The time frame is also much more liberal. The county must use 80% of the money within three years of accepting the grant and the remainder within six years.
When the Centers for Disease Control’s eviction ban is lifted in January, housing assistance could be crucial, he said.
“We expect huge local needs to continue next year as the recovery from the COVID-19 virus,” Maaytah said. “With the CDC eviction moratorium expiring at the end of the year, tenants will still be responsible for that rent. We will therefore monitor these issues closely so as not to increase the number of homeless people in the county. »
Commissioners have already reallocated CDBG money from last year for housing assistance. They donated $75,000 to the Butler County Housing and Homeless Coalition to rehouse homeless people and get them away from shelters.
The Coalition’s Mindy Muller said it has spent $44,000 and helped 74 households so far.
“We are currently using the county allowance primarily to pay security deposits and first month’s rent, as well as place people in temporary housing until they can move into permanent housing,” a- she declared. “It worked wonderfully.”
Hamilton will receive $342,322 in this latest funding allocation. Chief Financial Officer Dave Jones said he had allocated $405,817 to help their residents pay rent and utilities, using local non-profit Neighborhood Housing Services (NHS) and supports to encourage low-income families (SELF) as channels. He said the new money will be spent the same way.
SELF executive director Jeffrey Diver said each of the nonprofits received $125,000 and his agency was helping utilities and the NHS with rent and mortgage assistance.

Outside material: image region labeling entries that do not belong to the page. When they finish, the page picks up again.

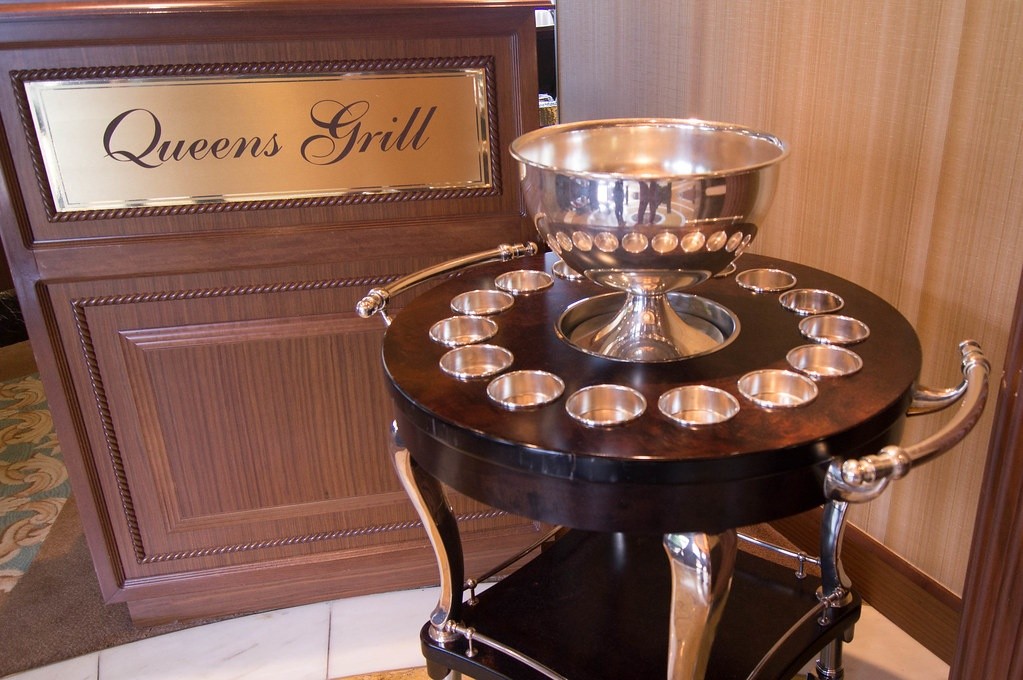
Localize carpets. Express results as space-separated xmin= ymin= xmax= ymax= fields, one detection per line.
xmin=1 ymin=336 xmax=293 ymax=677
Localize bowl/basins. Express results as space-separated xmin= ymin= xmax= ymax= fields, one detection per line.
xmin=657 ymin=262 xmax=869 ymax=425
xmin=546 ymin=227 xmax=752 ymax=256
xmin=430 ymin=260 xmax=647 ymax=425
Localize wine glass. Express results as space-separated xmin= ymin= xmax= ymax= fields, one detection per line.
xmin=508 ymin=116 xmax=793 ymax=361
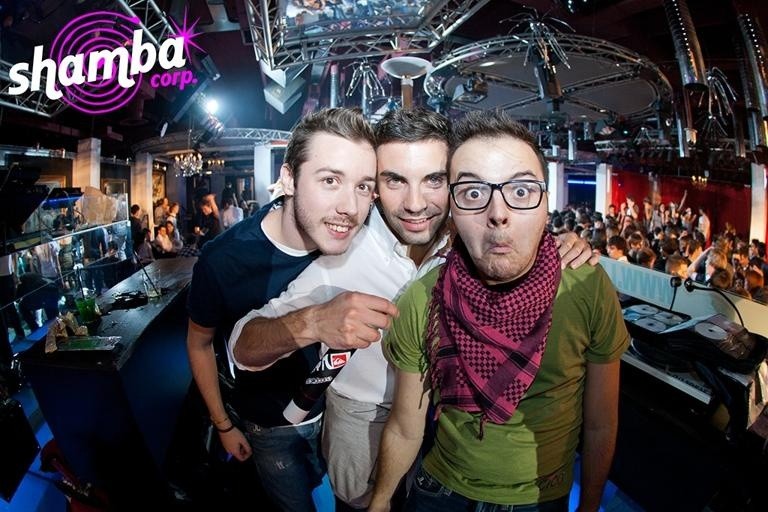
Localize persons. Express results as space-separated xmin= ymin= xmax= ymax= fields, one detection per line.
xmin=184 ymin=108 xmax=379 ymax=512
xmin=0 ymin=181 xmax=767 ymax=346
xmin=226 ymin=105 xmax=602 ymax=510
xmin=282 ymin=0 xmax=427 ymax=33
xmin=366 ymin=105 xmax=632 ymax=512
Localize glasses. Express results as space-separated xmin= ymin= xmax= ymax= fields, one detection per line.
xmin=449 ymin=180 xmax=548 ymax=210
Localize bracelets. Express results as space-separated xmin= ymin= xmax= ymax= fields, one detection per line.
xmin=209 ymin=412 xmax=228 ymax=425
xmin=214 ymin=423 xmax=236 ymax=433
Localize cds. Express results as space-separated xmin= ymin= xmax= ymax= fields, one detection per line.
xmin=630 ymin=304 xmax=659 ymax=315
xmin=635 ymin=318 xmax=666 ymax=333
xmin=654 ymin=311 xmax=684 ymax=326
xmin=695 ymin=322 xmax=728 ymax=340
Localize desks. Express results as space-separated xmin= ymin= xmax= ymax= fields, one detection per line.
xmin=19 ymin=257 xmax=199 ymax=486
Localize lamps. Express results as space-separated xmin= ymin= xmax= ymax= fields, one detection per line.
xmin=173 ymin=115 xmax=204 ymax=178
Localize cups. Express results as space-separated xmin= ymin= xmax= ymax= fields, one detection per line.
xmin=140 ymin=269 xmax=162 ymax=299
xmin=75 ymin=294 xmax=98 ymax=324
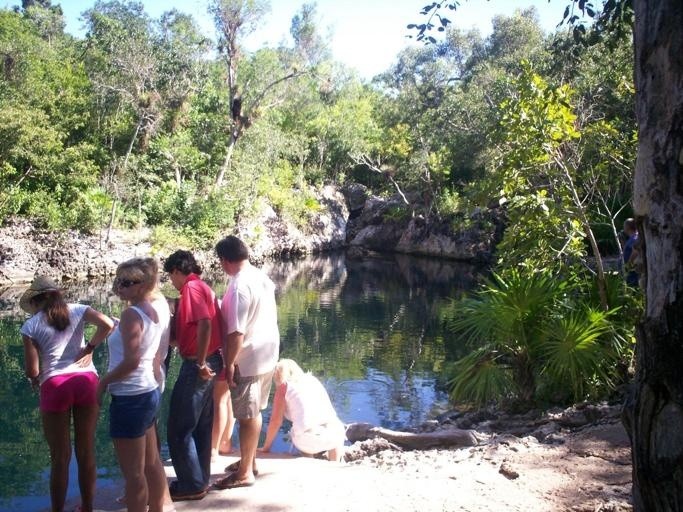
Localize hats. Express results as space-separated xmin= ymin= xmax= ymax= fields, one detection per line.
xmin=19 ymin=276 xmax=69 ymax=314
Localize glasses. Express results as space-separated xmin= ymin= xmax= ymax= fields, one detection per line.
xmin=116 ymin=277 xmax=145 ymax=289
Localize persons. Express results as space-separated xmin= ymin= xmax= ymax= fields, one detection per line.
xmin=213 ymin=237 xmax=280 ymax=489
xmin=115 ymin=258 xmax=170 ymax=506
xmin=19 ymin=276 xmax=114 ymax=512
xmin=95 ymin=258 xmax=168 ymax=512
xmin=163 ymin=250 xmax=224 ymax=500
xmin=256 ymin=358 xmax=346 ymax=462
xmin=211 ymin=299 xmax=237 ymax=458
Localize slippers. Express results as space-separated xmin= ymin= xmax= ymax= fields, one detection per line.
xmin=224 ymin=460 xmax=259 ymax=475
xmin=212 ymin=473 xmax=254 ymax=489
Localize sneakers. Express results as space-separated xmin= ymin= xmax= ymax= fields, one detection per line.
xmin=169 ymin=480 xmax=209 ymax=500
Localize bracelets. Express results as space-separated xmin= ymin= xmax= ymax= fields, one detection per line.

The agencies just launched the schemes last week, SELF received six requests for assistance and the NHS a dozen.
He said this program is important because “the tsunami we were told to expect is here.” There was a week during this crisis in which they received 500 calls for assistance for many things, not just rent and utilities.
“This is tremendous support for families struggling due to the effects of the pandemic,” Diver said. “It’s really going to mean, at least in the city of Hamilton, that you have people who can stay home with their utilities connected during this difficult time.”
He said they received a block grant of $103,000 for community services from CARES earlier in the pandemic and helped 58 families, the rent cap was $800. There is no cap on utility assistance.
Lorie DiStaola, executive director of Neighborhood Housing, said rent and mortgage assistance is capped at $1,800, the resident must have proof they are in arrears and the inability to pay has been caused by the pandemic. She estimated that they could serve about 62 families with the money they already had, and the payments went directly to the landlord or the mortgage company.
The town of Middletown will receive $271,165 and Susan Cohen, director of administrative services, said she is still determining how best to use the money.
“Our priorities remain how to best support unemployed citizens and those facing homelessness during this time,” Cohen said. “Hopefully we’ll have a better response on allocations this week or next, but right now we’re figuring out how best to use the funds to address those concerns.”
HOW TO GET HELP
Hamilton residents who need help can call Neighborhood Housing Services at 513-737-9301 and SELF at 513-868-9300.